- Based on: play by George Bernard Shaw
- Directed by: Christopher Muir
- Country of origin: Australia
- Original language: English

Production
- Production company: ABC

Original release
- Network: ABC
- Release: 20 February 1963 (Melbourne)
- Release: 24 April 1963
- Release: 14 May 1963 (Brisbane)

= Man of Destiny (film) =

Man of Destiny is a 1963 Australian television play directed by Christopher Muir. It was based on the 1897 play Man of Destiny by George Bernard Shaw. Just like the play it revolves around the early career of Napoleon Bonaparte.

The play would be filmed again by the ABC in 1967.

==Plot==
In Tavazzano in May 1796, after the battle of Lodi, Napoleon meets a young Lady who he believes could be a spy, but to whom he is attracted.

==Cast==
- Edward Hepple as Napoleon
- Felicity Young as the Lady
- Stewart Weller as Guiseppe Grando
- David Mitchell as the Lieutenant

==Production==
It was Hepple's first production in Melbourne though he had done numerous TV plays such as The Square Ring, The Little Woman and The Patriots. While he made the production he rehearsed a Shaw play at the Union Theatre, Arms and the Man and The No Hoper. "I've never acted in a Shaw play before and here I am in two," said Hepple. "My greatest difficulty is the scarcity of books on Napoleon at this part of his life."

==Reception==
The Sydney Morning Herald said director Muir "threw away much of the impact" of the central situation by casting Edward Hepple as Naploeon saying Heple "in many ways an excellent actor but he is better at portraying craftiness than common sense" and saying it was " an outwardly competent production that missed most of the special slang and flavour of Shaw's view of history."

==1967 Production==
The play was re filmed by the ABC in 1967 as an episode of Love and War. That aired on 13 September 1967 (20 September 1967 in Brisbane).

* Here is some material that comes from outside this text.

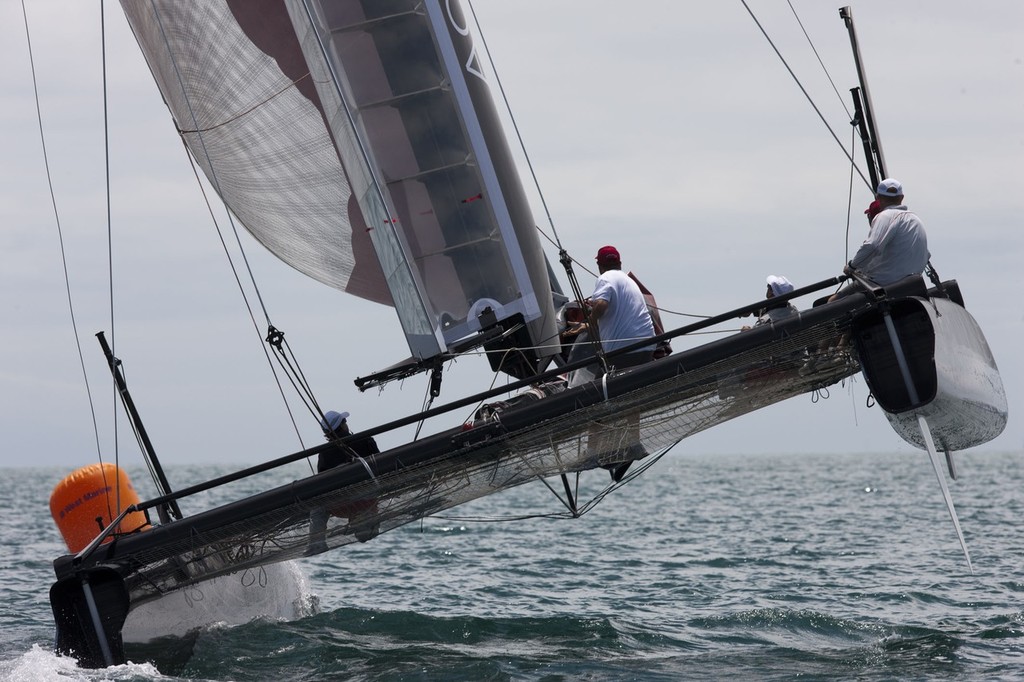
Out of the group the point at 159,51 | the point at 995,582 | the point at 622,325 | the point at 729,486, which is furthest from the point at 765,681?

It was filmed in Melbourne, Patrick Barton directed. Filmink said "l the way through watching this, I was wondering why the hell the ABC were making it – especially as they’d already filmed it four years previously. I mean, seriously, only four years – and it wasn’t very well known Shaw either."

===Cast===
- Brian Hannan as the Young Napoleon
- Anne Charleston as the Young Lady
- Dennis Miller as the lieutenant
- Stanley Page as the innkeeper

===Reception===
Filmink wrote "Patrick Barton directs well."